Dan Sjoblom, director of marketing, Bullfrog Spas, Salt Lake City, Utah, said that appealing to the boomer market is all about meeting unfulfilled dreams. “A lot of spa manufacturers are really focusing on the therapy aspect of the tubs,” he says. “That’s a good point, but the aging demographic is buying tubs for a different reason.”

This age group, according to Sjoblom, is concerned with the things they might have missed in life. “Whether it’s fitness goals they’ve never quite achieved, or time they could have better spent with family, boomers frequently look to consumer products to help them fill some of these gaps.”

This could mean the opportunity to have the grandkids over for a weekend playing in the hot tub, or dealing with the aftereffects of a day at the gym.
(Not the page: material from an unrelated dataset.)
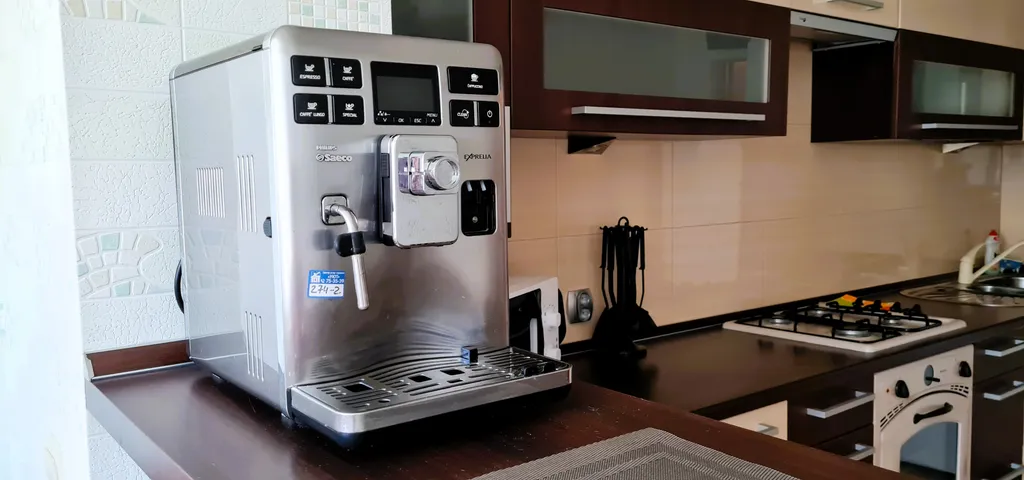 Апартаменты Три кота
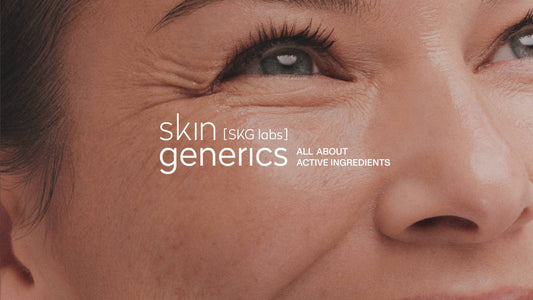 SKIN GENERICS Id Skin Identity Avocado Oil 10 Reinigungsbalsam 50 ml Kosmetik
In either case, it’s up to the spa industry to get the attention of these potential buyers.

The industry as a whole has made a mistake, Sjoblom explains, because they’ve let so many in the baby boomer generation get to retirement age without selling them their first spa. “It’s a lot easier convincing someone they should buy a hot tub if they’ve already owned one through their younger years, rather than waiting until they’re in their 50s and 60s, let alone their 70s,” he says. “It’s tough work at that point.”

Bullfrog is committed to avoiding that same mistake again. At least part of their marketing strategy is now focused on the younger generation, the X’ers, so that by the time they become retirees, they’ve already owned hot tubs and wouldn’t consider living without one.